- _Your objective_: Give back the lines below exactly, but do not include any pictures.

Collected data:
◇ ◇ ◇ ◇

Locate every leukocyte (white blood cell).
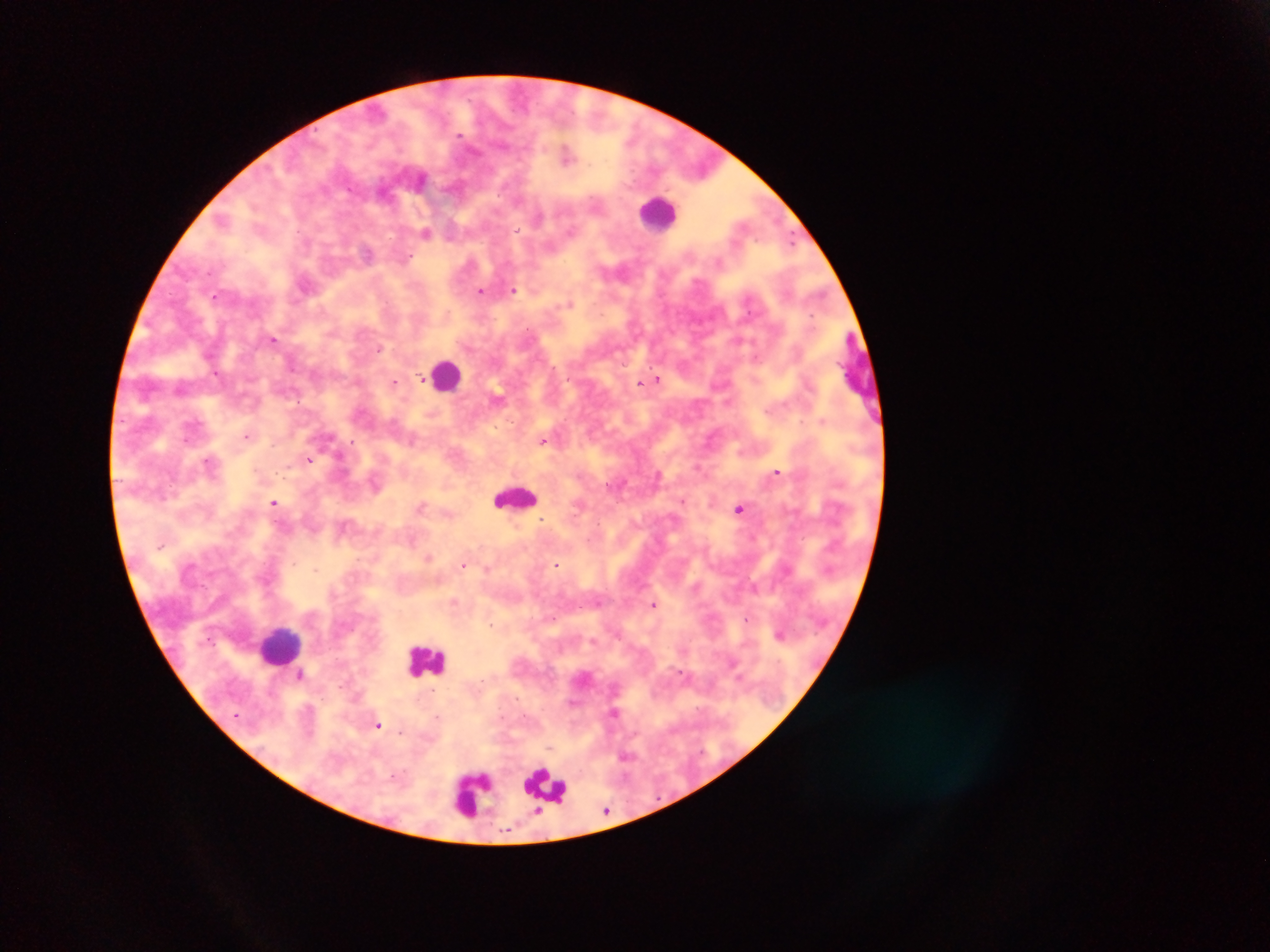
Approximate centers as x y in pixels.
Leukocytes: 658 213; 448 374; 514 497; 280 644; 426 660; 546 787; 471 794.

Summary:
  - Plasmodium parasite locations: 461 135; 567 155; 420 179; 539 216; 572 231; 426 233; 792 241; 367 252; 482 290; 514 290; 214 297; 570 302; 812 317; 274 339; 380 348; 423 380; 658 380; 395 382; 640 383; 247 436; 352 441; 411 442; 542 442; 340 456; 309 459; 208 461; 698 467; 776 472; 658 474; 682 501; 274 502; 421 507; 739 509; 542 519; 412 540; 428 557; 463 565; 556 565; 315 569; 486 569; 453 602; 654 604; 551 618; 490 624; 779 634; 300 675; 614 712; 437 717; 379 725; 607 810
  - Capture: mobile-phone photograph through a microscope
  - Country: Ghana
  - Preparation: thick blood smear
  - Field of view: single
  - Image size: 1270×952 pixels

◇ ◇ ◇ ◇

- _Exercise answer_:
Locate every leukocyte (white blood cell).
Approximate centers as x y in pixels.
Leukocytes: 658 213; 448 374; 514 497; 280 644; 426 660; 546 787; 471 794.

Summary:
  - Plasmodium parasite locations: 461 135; 567 155; 420 179; 539 216; 572 231; 426 233; 792 241; 367 252; 482 290; 514 290; 214 297; 570 302; 812 317; 274 339; 380 348; 423 380; 658 380; 395 382; 640 383; 247 436; 352 441; 411 442; 542 442; 340 456; 309 459; 208 461; 698 467; 776 472; 658 474; 682 501; 274 502; 421 507; 739 509; 542 519; 412 540; 428 557; 463 565; 556 565; 315 569; 486 569; 453 602; 654 604; 551 618; 490 624; 779 634; 300 675; 614 712; 437 717; 379 725; 607 810
  - Capture: mobile-phone photograph through a microscope
  - Country: Ghana
  - Preparation: thick blood smear
  - Field of view: single
  - Image size: 1270×952 pixels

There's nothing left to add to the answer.